ECLI:NL:TNORARL:2020:47 Kamer voor het notariaat Arnhem-Leeuwarden C/05/361386 / KL RK 19-139

ECLI: ECLI:NL:TNORARL:2020:47
Datum uitspraak: 31-08-2020
Datum publicatie: 10-05-2021
Zaaknummer(s): C/05/361386 / KL RK 19-139
Onderwerp: Registergoed
Beslissingen: Klacht gegrond zonder maatregel
Inhoudsindicatie: Verwacht mag worden dat een notariskantoor waar leveringsakten voor onroerend goed gepasseerd worden, de kantoororganisatie zo inricht dat bij de voorbereiding van een dergelijke akte, zorgvuldig aandacht wordt besteed aan de beschrijving van de perceeloppervlakte. Dit is immers een wezenlijk onderdeel van de door de notaris middels de leveringsakte uit te voeren koopovereenkomst. De vraag echter of de notaris zijn werkzaamheden op dit punt voldoende zorgvuldig heeft verricht of doen verrichten, kan in deze zaak niet beantwoord worden.

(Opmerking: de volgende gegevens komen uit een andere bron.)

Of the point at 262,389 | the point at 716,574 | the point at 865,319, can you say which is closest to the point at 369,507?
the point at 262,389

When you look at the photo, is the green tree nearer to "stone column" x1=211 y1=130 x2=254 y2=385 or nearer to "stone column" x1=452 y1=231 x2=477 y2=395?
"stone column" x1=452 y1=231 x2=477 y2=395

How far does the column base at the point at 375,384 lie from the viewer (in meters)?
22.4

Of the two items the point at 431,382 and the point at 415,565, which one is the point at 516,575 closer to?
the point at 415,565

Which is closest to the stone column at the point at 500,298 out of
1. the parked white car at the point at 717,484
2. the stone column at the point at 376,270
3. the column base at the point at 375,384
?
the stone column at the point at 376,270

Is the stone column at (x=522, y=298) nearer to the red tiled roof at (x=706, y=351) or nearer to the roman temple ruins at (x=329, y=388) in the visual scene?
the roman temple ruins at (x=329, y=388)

Wat betreft de onterecht uitbetaling uit het depot wordt de klacht gegrond verklaard, vanwege het adequate handelen van de notaris snel nadien zonder oplegging maatregel.  

KAMER VOOR HET NOTARIAAT IN HET RESSORT ARNHEM-LEEUWARDEN

Kenmerk:        C/05/361386 / KL RK 19-139

beslissing van de kamer voor het notariaat

op de klacht van

1. [K.]

wonende te […],

2. [L.] ,

wonende te […],

klagers,

tegen

[N.],

notaris te […].

Partijen worden hierna aangeduid als klagers, dan wel als klager en/of klaagster enerzijds en de notaris anderzijds.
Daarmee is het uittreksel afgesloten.